Rien n’est plus moderne que vieillir. À toutes les époques de l’histoire, sauf les plus récentes, très rares étaient les humains dont l’espérance de vie dépassait 50 ans, et encore moins 65 ans. Il est vrai que, dans les civilisations complexes, génératrices d’inégalités sociales, certains privilégiés, mieux nourris, pouvaient compter sur une longévité nettement plus grande que les masses qui n’avaient que leur force de travail pour survivre. Certains même dépassaient l’âge biblique de 70 ans : l’empereur Auguste, célèbre pour sa frugalité, est mort à 77 ans. Mais la plupart des habitants de l’empire romain mouraient avant d’avoir atteint 30 ans et même ceux qui échappaient aux dangers de l’enfance pouvaient rarement compter vivre jusqu’à 40 ans.

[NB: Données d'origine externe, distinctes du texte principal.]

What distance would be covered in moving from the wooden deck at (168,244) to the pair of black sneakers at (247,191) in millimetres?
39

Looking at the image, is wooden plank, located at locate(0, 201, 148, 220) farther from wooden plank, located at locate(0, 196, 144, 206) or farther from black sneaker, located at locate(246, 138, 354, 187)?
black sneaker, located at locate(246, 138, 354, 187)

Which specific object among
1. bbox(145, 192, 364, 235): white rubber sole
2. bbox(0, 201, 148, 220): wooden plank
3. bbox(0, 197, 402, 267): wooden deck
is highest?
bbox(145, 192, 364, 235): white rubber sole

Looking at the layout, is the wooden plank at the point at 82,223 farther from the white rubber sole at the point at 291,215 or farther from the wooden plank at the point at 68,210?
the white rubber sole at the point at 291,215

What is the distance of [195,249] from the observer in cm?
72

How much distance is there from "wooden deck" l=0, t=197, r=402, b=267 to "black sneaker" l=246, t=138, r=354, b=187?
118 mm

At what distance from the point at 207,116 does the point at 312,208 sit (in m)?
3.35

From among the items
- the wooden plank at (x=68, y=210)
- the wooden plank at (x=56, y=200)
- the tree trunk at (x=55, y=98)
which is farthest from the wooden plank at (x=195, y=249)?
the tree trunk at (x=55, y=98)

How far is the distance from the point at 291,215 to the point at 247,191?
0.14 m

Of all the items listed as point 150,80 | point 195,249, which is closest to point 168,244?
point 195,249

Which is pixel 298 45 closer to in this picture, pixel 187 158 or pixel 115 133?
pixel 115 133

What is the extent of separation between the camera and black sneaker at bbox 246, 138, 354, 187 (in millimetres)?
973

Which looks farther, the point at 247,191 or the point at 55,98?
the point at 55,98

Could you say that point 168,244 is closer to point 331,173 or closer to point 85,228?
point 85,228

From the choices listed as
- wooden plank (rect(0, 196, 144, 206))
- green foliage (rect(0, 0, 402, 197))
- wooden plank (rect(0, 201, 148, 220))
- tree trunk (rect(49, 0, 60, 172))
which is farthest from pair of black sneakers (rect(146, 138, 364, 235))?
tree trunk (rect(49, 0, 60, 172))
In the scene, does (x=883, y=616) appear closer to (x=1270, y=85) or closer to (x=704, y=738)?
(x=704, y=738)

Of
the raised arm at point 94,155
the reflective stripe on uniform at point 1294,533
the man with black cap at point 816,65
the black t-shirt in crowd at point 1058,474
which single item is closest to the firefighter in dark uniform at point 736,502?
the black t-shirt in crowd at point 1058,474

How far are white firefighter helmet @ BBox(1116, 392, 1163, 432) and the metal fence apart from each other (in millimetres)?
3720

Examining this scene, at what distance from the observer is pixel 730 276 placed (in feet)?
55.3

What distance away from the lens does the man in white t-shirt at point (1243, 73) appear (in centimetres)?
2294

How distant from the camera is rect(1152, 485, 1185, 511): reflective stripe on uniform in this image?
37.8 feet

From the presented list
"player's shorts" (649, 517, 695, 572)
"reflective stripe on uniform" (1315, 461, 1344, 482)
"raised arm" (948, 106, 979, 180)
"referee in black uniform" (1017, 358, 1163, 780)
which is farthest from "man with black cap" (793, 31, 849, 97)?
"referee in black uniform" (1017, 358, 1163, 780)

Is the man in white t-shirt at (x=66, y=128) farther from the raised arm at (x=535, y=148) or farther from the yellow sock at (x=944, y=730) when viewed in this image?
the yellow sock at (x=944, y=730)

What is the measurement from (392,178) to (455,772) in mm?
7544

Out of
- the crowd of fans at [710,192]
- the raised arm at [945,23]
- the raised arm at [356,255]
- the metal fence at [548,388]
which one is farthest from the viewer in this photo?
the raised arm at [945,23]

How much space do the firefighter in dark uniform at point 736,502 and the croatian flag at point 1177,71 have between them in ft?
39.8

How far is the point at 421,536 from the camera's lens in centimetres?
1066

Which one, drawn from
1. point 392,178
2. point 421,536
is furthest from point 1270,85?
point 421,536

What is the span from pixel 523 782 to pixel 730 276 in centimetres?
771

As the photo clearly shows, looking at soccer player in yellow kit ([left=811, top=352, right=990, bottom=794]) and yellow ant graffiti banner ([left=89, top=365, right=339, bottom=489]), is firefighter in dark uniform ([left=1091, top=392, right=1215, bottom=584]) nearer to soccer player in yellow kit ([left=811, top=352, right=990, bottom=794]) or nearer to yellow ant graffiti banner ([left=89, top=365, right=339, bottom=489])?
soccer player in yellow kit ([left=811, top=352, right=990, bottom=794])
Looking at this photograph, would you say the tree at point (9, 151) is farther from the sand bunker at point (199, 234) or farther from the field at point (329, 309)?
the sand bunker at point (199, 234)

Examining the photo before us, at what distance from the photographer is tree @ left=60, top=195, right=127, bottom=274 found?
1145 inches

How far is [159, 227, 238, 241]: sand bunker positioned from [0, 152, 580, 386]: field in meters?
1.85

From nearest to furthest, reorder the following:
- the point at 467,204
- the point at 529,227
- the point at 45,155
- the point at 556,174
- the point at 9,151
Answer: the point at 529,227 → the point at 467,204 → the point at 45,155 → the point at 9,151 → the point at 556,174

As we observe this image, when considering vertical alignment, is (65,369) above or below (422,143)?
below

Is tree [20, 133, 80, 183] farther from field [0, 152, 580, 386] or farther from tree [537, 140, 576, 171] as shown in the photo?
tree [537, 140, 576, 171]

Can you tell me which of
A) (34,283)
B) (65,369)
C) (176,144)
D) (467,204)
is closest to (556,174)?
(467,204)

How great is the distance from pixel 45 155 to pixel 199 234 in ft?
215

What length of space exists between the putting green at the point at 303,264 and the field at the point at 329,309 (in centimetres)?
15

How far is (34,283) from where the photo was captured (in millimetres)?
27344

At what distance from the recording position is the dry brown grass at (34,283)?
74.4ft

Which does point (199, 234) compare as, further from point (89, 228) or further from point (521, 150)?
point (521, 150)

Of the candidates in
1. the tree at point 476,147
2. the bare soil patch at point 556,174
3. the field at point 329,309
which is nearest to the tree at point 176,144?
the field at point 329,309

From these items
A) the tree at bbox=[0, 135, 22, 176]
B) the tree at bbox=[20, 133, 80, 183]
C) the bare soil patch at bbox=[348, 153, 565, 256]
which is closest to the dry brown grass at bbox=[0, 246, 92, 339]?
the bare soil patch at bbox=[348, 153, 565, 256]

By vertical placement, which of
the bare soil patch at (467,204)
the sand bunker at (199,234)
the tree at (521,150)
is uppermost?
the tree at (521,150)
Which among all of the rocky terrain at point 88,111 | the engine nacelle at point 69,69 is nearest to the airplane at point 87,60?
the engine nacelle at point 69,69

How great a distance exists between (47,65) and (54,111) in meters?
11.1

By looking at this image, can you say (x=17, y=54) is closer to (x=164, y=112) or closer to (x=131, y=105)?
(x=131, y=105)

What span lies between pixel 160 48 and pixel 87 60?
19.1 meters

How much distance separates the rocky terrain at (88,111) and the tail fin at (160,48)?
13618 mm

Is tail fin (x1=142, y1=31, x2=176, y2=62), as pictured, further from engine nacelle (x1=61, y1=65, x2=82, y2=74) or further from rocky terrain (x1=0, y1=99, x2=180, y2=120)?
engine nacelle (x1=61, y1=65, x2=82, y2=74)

Ce qui est rare est souvent apprécié. Parmi les tribus sans écriture de l’âge de pierre et même dans le village médiéval, les « anciens » étaient des archives vivantes, dépositaires des mythes, coutumes et lois qui conditionnaient l’existence et le sentiment d’appartenance au groupe. Après l’invention de l’écriture, cette fonction a été en bonne partie dévolue, dans les sociétés complexes, aux documents conservés dans les temples ou les palais. Puis les rédacteurs de ces documents ont tenté de s’arroger le monopole de la connaissance du passé. Contrôler la mémoire collective d’une société facilite l’exercice d’un contrôle sur la société elle même. (Des humoristes de l’ancienne Union soviétique disaient : « Nous sommes certains de l’avenir ; c’est le passé qui change tout le temps. ») Ce n’est que depuis assez peu de temps et avec beaucoup de réticence que les États, les autorités ecclésiastiques et les dirigeants des partis politiques tolèrent une libre investigation de la plus grande partie du passé.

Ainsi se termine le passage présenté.